There is a growing debate as to when data should be considered personally identifiable and when data should be considered anonymous (or pseudonymous). I don't think we can here hope to establish a bright line test that once and for all determines if controversial identifiers like IP address is or is not PII, or what number of queries it takes before you can triangulate the identified who is querying, but what is fairly simple to address are the obvious cases.
When Cookies Are Not Anonymous
We often hear that cookies are anonymous and are shown the cookie itself as proof of such anonymity. Who could tell you the identity of id=abc123? And there is the question - who could? As we have seen earlier in the discussion of how cookies store data there are 2 possible mechanisms, what I have called direct storage and referential storage. Determining if a direct storage cookie is PII is pretty straight forward. If you see a cookie, e.g. email@example.com you know immediately it isn't an anonymous cookie. But what about id=abc13? The answer depends on what the cookie issuer has been able to link to the cookie. If they were able to link the cookie to e.g. an Order or a Customer Id AND have access to the data associated with such Order or Customer ID then clearly the cookie is not anonymous!
It turns out these questions of who knows what are particularly complicated because the ownership and control of the cookie data may be different than the party who sets the cookie. This is particularly the case in online advertising where large companies acting as service providers collect data through and linked to their cookie where the data itself belongs to the end advertising client. If then that advertising client maps a Customer ID to the cookie, the technology service provider can truthfully say, "we can't associate personal data to the cookie", but left unsaid is the fact that the owner controller of such data (the advertiser) can and does do this mapping as it is often a crucial part of the business plan as discussed in ad reporting.

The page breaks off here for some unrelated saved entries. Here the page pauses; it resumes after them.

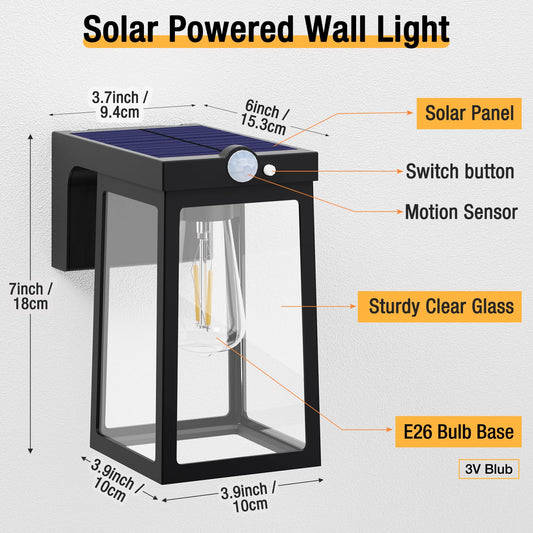 Solar Powered Wall Light

3.7inch / 9.4cm

6inch / 15.3cm

Solar Panel

Switch button

Motion Sensor

7inch / 18cm

Sturdy Clear Glass

E26 Bulb Base

3V Blub

3.9inch / 10cm

3.9inch / 10cm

An unfortunate side effect of many entities sharing the same cookie is that it makes it extremely difficult to be transparent. To be clear, not every advertiser using large ad serving technology providers directly maps customer identity to the cookie, but many do. In the analytics world where the primary data collection often happens on the merchants site, we may expect this to be an even higher percentage.
There has also been a potentially bad habit in industry to be semanticly correct while missing transparency completely. Behavioral Advertisers almost unanimously will tell you that they don't use personal data for ad targeting. I have no doubt this is almost universally true. Unfortunately nothing in that statement precludes the same used to perform such targeting to identify you by name and email address on the reporting side. This in effect allows for ads to be targeted by the service provider based on cookie's anonymous association with having visited an automobile site, but should the ads be seen the same cookie may be used by the advertiser to reference the full identity of the owner. Again such a look up relies on the differences between what the advertiser links to a cookie and what the service provider links to the same cookie.

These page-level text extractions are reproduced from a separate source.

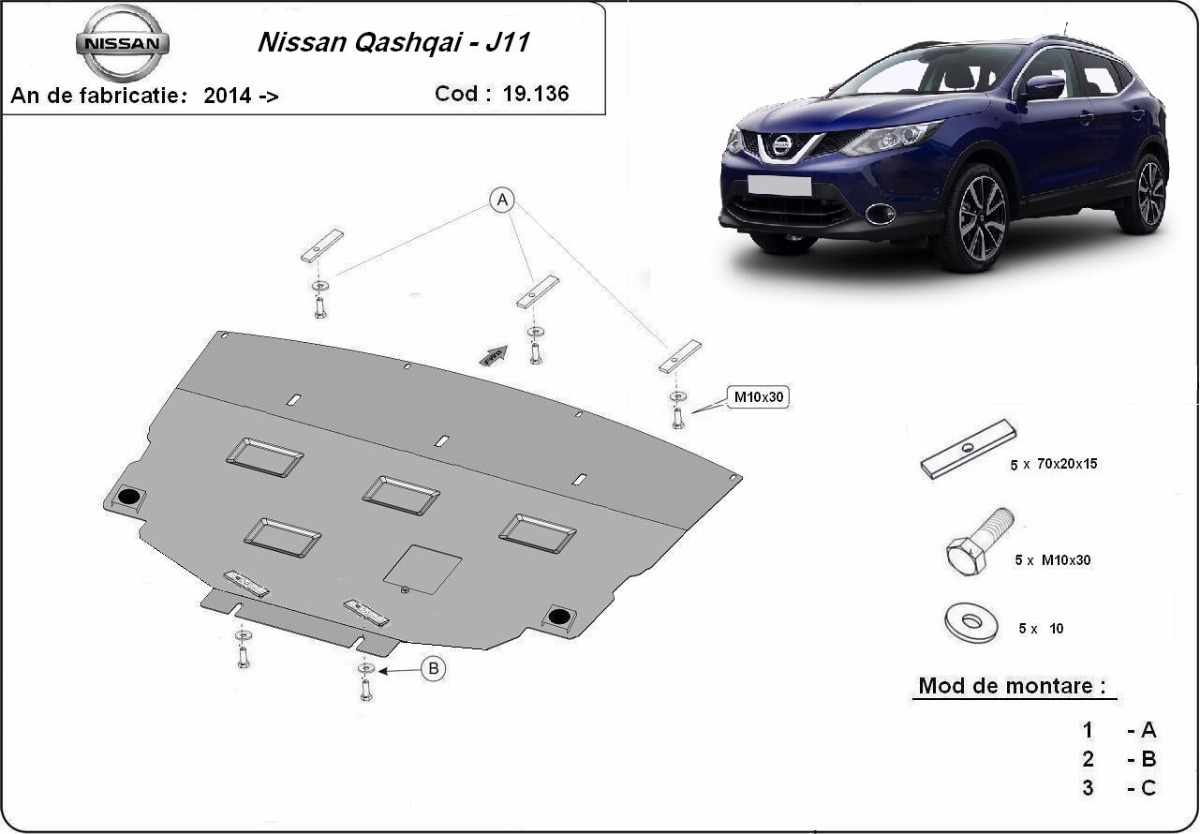 NISSAN

Nissan Qashqai - J11

An de fabricatie: 2014 ->

Cod : 19.136

A

M10x30

B

5 x 70x20x15

5 x M10x30

5 x 10

Mod de montare :

1 - A
2 - B
3 - C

1st Parties Are The New Third Party
Another troubling recent trend is the presence of cookies which traditionally had only appeared in 1st party contexts now appearing also in 3rd party contexts. This is particularly troubling where so many site's privacy policies state in some form or fashion that third party cookies are anonymous. The reason this has become so problematic is that when I provide my identity to Facebook, Twitter, Linkedin, Amazon or Yahoo! on their site I have a natural expectation that they may save that identity in a cookie to recognize my preferences upon my return to the site. For better or worse many of the companies we have traditionally thought of as 1st parties appear with great frequency in 3rd party contexts and when they do, the same cookie(s) used to recognize you on that site are sent in the 3rd party context.